Smartphone vendors should face criminal penalties if they fail to adequately protect personal data, according to Australia's privacy watchdog. The call comes in the wake of recent revelations that Apple's iPhones and iPads log location data, and of the Sony PlayStation Network data breach.
"We've been laying off these organisations, permitting them to 'self-regulate', ha ha. It is simply inadequate," said the chair of the Australian Privacy Foundation, professor Roger Clarke. "The law has to get to grips with detail now. It's got to be technology-specific, and it's got to create teeth. We've got to have criminal offences for organisations that are insecure, or that don't provide appropriately structured consent mechanisms."
A much-delayed review of Australia's privacy laws, which began in 2008, covers issues relating to new technology. Draft legislation is currently being reviewed by the Senate, with a report due 1 July. However, criminal sanctions are not being considered.
The Senate has also conducted an inquiry into the protection of privacy online. Its report, published on 7 April, recommends that all Australian organisations that transfer personal information offshore be made fully accountable for protecting it, but it also stops short of recommending criminal sanctions. The government has another two months remaining to respond to that report.
"Legislators have got to get their acts together," Clarke said.
Speaking on this week's Patch Monday podcast, Clarke also called for Apple to "come clean and tell us what they actually do" and provide a more granular way of giving consent for location data to be used.
"It appears that by switching on any location-dependent feature in any piece of software, you've automatically granted access to the organisation for all purposes. That's ridiculous," he said. "You've got to be able to turn on features one at a time. Some will be more desirable that others, some will create risks of a different kind, so you have to have granular consent."
Granular consent mechanisms would offer a set of permissions for users to consent to, either tiered or a flat list.
"Each of these organisations — Apple, Google in respect of Android, Microsoft in respect of [Windows] Phone 7 — the whole lot of them need to get that sorted out," Clarke said.
Clarke is currently conducting a study into the terms of service offered to consumers.

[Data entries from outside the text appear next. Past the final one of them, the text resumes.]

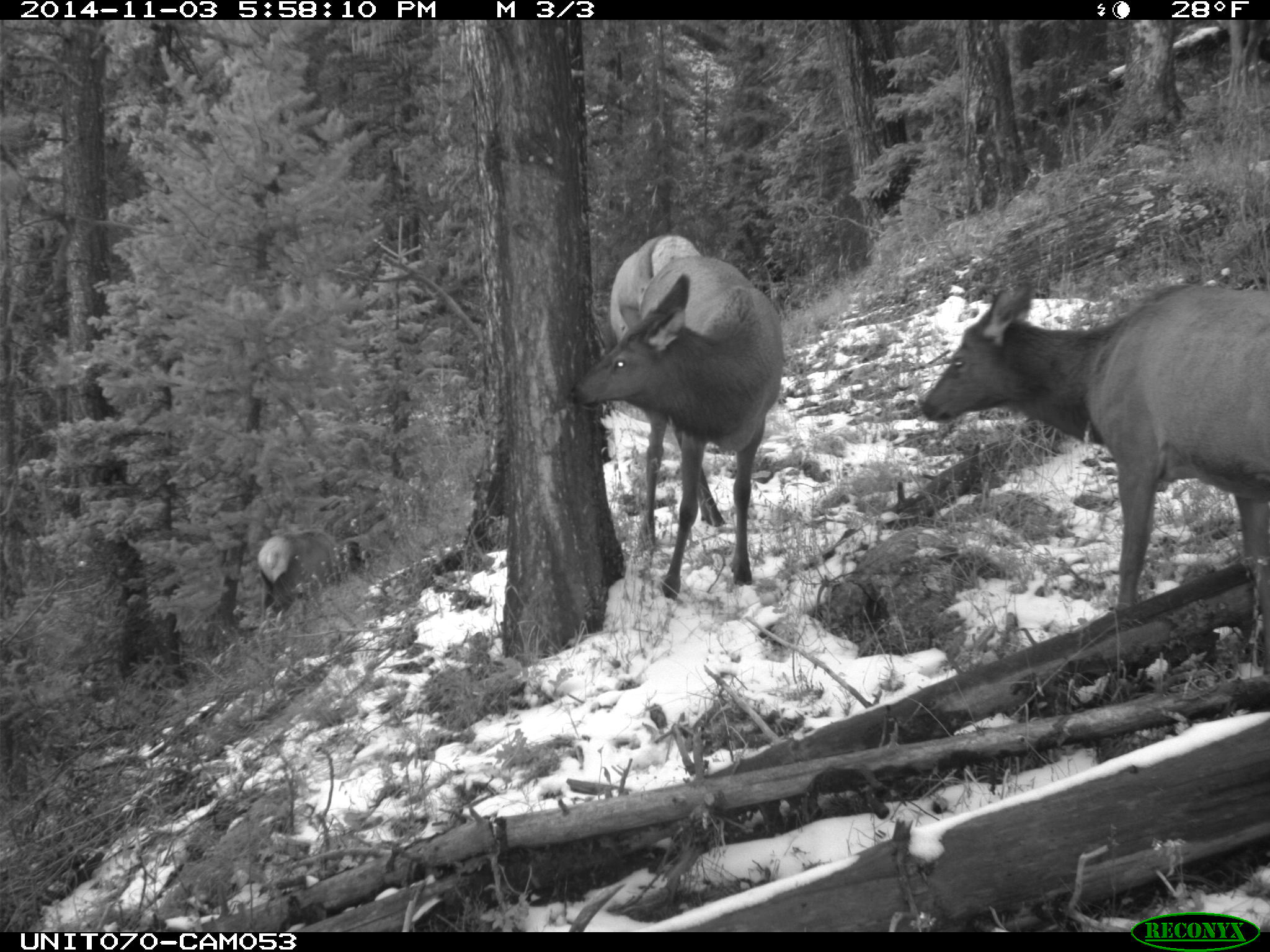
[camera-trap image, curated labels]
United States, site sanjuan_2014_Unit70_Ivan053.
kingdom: Animalia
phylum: Chordata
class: Mammalia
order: Artiodactyla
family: Cervidae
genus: Cervus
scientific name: Cervus elaphus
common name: red deer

Most give the service provider "enormous" scope for using personal data.
"The limitations are normally expressed nicely and vaguely, clearly written by a lawyer, and on careful examination the limitations are quite limited. That is to say, they can do almost anything with it," he said.
Typically, the use of personal data isn't restricted to providing a subcontractor with the specific data that they need to do their job, something that Clarke believes most people would be comfortable with. Instead, the use of personal data is authorised for wide-ranging purposes, typically "for the purposes of delivering the service".
"I can argue that 'for the purposes of delivering the service' means that I need all the data from all of my customers, I need to keep it all so that I can analyse it and data mine it, and therefore there's effectively no limitation there because I can use sub-contractors for data mining. It's enormous scope these organisations give themselves," Clarke said.